Diesel Price Falls by 2.1¢ to $4.127, While Gasoline Drops 1.7¢ to $3.922
This story appears in the April 23 print edition of Transport Topics.
Retail diesel prices fell 2.1 cents a gallon to $4.127 last week, the U.S. Department of Energy reported, continuing a recent pattern of modest cost fluctuation after sharp increases earlier in the year.
DOE’s April 16 price was 0.4 cent above the March 12 price. In the intervening six weeks, the biggest price swing has been 2.9 cents a gallon, following a 31-cent increase between January and early March.
Last week’s price was just 2.2 cents above the comparable $4.105 a year earlier. So far this year, diesel prices have been more stable than in 2011, when prices leaped 77.4 cents a gallon between the start of the year and mid-April.
DOE also reported that the retail gasoline average also fell last week, dropping 1.7 cents to $3.922 per gallon.
Gasoline prices have climbed 9.3 cents since mid-March and 62.3 cents so far this year. Gas is 7.8 cents above the 2011 week price of $3.844.
Despite the relative calm this spring, diesel remains near its highest level since the summer of 2008, and experts believe price swings will continue.
“Prices are very high now,” Tom Kretsinger Jr., president of American Central Transport, based in Liberty, Mo., told Transport Topics. “Several things could make it go up further — weird things in the Middle East and an improving economy on the demand side could put pressure on prices.
“I would expect diesel will be flat or up, unless the economy was to contract into a bad recession, which is looking less likely every day,” he said.
Mark Hazelwood, executive vice president of travel center operator Pilot Flying J, also stressed uncertainty.
Crude oil prices could slump about 20% or rise by a similar amount, depending on world events, such as potential disruptions linked to Iranian supply and political factors, Hazelwood said, adding that speculation also is an important factor.
“We went through a period where there was $12 to $15 a barrel built [into crude prices] due to rumors about Iran,” he said. “Rumor is often worse than the facts.”
Thomas O’Brien, CEO of TravelCenters of America, agreed.
“Huge swings can be caused not only by actual events but also speculation about those events,” he said during a recent conference call. “Our approach — and that of anyone who relies on fuel or petrochemicals as an input in their business — is to do things in a way that minimizes their exposure to things they really can’t control.”
At TA, O’Brien said, that means resetting diesel prices daily and keeping inventory to as little as one or two days.
ACT’s Kretsinger also emphasized the importance of effective fuel price management, but from a different perspective.
“Your ability to be successful and be profitable depends on how you manage fuel,” Kretsinger said. “That goes from how you purchase it, how you ‘spec’ your trucks, how good your drivers are . . . and your approach to fuel surcharges.”

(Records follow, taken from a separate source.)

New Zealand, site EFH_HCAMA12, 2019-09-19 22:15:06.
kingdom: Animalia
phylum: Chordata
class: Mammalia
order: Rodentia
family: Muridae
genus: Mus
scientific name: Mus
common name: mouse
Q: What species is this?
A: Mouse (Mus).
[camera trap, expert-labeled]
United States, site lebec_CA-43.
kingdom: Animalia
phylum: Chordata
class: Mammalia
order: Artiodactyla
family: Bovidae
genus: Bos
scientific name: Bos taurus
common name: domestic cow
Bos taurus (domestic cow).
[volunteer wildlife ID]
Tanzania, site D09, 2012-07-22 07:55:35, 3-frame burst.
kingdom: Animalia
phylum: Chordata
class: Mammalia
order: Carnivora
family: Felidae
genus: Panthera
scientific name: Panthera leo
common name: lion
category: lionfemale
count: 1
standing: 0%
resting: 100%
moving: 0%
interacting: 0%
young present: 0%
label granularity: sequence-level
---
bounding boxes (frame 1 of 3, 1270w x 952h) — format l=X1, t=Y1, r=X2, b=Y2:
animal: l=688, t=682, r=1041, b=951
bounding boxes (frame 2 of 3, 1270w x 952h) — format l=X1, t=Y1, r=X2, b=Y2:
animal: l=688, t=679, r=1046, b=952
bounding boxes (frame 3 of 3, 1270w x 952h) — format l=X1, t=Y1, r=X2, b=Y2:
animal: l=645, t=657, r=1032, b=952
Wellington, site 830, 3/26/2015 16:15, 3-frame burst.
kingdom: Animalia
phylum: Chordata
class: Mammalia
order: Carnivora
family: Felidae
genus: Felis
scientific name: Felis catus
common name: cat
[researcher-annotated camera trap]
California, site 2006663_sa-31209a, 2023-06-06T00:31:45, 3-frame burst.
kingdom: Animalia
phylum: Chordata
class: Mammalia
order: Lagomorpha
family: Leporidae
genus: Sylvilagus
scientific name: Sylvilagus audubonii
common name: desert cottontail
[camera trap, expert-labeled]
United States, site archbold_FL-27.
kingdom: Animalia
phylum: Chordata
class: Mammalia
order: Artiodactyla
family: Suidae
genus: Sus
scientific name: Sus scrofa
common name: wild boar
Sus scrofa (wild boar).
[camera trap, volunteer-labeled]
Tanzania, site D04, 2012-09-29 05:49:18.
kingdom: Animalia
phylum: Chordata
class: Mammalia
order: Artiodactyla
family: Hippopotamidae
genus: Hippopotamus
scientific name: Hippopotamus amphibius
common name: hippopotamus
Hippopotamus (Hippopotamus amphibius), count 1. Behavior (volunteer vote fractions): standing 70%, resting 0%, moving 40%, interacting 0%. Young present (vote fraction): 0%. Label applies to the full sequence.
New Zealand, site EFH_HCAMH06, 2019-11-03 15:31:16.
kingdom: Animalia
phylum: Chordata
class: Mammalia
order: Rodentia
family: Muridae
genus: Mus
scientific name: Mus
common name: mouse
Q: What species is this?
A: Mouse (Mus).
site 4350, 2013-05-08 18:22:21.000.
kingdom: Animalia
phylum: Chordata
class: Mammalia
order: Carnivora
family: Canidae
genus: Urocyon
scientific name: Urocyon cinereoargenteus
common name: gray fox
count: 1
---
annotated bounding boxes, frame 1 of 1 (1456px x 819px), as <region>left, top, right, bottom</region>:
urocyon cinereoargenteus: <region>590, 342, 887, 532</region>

Fleets must find ways to cover fuel price changes in base rates if shippers’ fuel surcharge policies lack provisions for effective adjustments.
“When fuel rises rapidly, we have to pay for it now, and it might have to wait 30 to 35 days to get paid,” Kretsinger said.
Other fleets also are paying close attention to surcharges.
“In periods of rising prices, we are negatively impacted due to the structural lag in billing fuel surcharges,” Swift Transportation Co. said in its April 19 first-quarter earnings report. “We bill based on the Department of Energy average for the prior week, but we pay based on current day prices.”
Demand rather than supply is driving today’s diesel markets, Hazelwood said.
“Diesel is a prize around the world,” he said, citing particularly strong demand in Europe, where more vehicles use diesel than gasoline. “Diesel is leaving the country because [those in] other countries are willing to pay more for it.”
Supply is not an issue, Hazelwood noted, since crude inventories are building in Cushing, Okla., a key location for oil storage facilities.
At the same time, refineries are running at about 84% of capacity, far below the 97% level when the economy was surging in 2004 and 2005.
Prices for the benchmark West Texas Intermediate crude slumped last week, to $102.27 on April 19.
After last week’s DOE an-nouncement that crude oil inventories rose 3.9 million barrels in the week ended April 13, prices for the benchmark crude dipped 1.5% to $102.67 per barrel. Crude inventories are at their highest level in 11 months.